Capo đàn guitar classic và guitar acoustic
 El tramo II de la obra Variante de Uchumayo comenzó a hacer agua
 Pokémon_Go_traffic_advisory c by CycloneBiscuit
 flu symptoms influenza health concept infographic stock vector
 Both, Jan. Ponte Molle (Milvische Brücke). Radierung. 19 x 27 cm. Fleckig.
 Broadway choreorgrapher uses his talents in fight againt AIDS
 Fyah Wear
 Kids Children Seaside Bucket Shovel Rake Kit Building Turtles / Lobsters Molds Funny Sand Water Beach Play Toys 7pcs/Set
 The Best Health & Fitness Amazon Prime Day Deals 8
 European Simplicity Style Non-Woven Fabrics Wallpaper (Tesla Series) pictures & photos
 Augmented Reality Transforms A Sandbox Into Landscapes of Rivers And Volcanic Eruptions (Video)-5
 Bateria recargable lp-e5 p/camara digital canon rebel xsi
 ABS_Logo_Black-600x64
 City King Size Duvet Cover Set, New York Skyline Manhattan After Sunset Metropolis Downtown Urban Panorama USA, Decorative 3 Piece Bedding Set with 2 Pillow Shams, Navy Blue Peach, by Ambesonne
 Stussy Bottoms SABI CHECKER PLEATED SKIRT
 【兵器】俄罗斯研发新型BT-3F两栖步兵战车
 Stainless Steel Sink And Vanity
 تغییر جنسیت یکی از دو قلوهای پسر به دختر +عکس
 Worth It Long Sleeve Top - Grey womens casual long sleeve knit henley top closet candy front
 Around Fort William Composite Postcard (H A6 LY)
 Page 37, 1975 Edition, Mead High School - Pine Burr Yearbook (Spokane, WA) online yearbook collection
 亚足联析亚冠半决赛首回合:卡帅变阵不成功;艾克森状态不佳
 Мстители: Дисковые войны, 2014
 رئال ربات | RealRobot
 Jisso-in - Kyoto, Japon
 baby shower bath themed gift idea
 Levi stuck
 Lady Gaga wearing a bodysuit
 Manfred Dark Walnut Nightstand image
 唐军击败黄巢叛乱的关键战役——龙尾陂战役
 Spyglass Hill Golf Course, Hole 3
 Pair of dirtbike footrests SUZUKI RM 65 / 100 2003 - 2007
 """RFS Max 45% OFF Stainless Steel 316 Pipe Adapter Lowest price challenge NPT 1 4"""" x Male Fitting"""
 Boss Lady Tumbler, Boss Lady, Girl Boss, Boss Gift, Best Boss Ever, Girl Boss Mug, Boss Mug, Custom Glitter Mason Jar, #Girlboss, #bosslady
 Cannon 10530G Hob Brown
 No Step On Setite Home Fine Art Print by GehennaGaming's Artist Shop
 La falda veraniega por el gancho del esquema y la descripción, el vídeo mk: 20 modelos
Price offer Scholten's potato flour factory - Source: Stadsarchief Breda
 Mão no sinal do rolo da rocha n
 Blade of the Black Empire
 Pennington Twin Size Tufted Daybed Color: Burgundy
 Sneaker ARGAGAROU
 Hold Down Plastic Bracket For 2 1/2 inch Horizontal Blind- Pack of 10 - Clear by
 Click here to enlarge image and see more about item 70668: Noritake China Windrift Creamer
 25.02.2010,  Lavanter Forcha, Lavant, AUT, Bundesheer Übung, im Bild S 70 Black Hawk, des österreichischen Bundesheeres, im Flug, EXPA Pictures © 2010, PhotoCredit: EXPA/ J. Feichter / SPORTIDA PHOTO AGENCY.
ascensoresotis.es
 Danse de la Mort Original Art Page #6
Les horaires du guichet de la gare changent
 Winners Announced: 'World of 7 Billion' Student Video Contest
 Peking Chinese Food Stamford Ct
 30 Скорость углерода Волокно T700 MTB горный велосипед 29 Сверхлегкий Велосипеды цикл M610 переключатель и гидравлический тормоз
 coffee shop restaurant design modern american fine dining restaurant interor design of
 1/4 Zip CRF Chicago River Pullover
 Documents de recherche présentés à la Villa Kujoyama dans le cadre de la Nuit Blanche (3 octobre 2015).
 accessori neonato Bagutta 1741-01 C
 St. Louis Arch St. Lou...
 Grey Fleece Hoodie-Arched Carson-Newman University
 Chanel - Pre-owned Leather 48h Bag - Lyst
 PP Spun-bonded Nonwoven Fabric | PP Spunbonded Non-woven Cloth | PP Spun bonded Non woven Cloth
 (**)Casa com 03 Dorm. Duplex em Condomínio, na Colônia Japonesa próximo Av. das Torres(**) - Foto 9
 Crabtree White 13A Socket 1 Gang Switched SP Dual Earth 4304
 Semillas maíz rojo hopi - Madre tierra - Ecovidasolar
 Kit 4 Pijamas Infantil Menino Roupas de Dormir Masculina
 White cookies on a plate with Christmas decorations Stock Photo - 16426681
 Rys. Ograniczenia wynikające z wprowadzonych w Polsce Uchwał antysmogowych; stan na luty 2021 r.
○ ○ ○ ○
● **ASSIGNMENT**
Your answer should consist of the lines from the line with "Pennington Twin Size" to the line with "Peking Chinese Food Stamford Ct" above, repeated exactly, both ends included.

● **ANSWER TO THIS PROBLEM**
 Pennington Twin Size Tufted Daybed Color: Burgundy
 Sneaker ARGAGAROU
 Hold Down Plastic Bracket For 2 1/2 inch Horizontal Blind- Pack of 10 - Clear by
 Click here to enlarge image and see more about item 70668: Noritake China Windrift Creamer
 25.02.2010,  Lavanter Forcha, Lavant, AUT, Bundesheer Übung, im Bild S 70 Black Hawk, des österreichischen Bundesheeres, im Flug, EXPA Pictures © 2010, PhotoCredit: EXPA/ J. Feichter / SPORTIDA PHOTO AGENCY.
ascensoresotis.es
 Danse de la Mort Original Art Page #6
Les horaires du guichet de la gare changent
 Winners Announced: 'World of 7 Billion' Student Video Contest
 Peking Chinese Food Stamford Ct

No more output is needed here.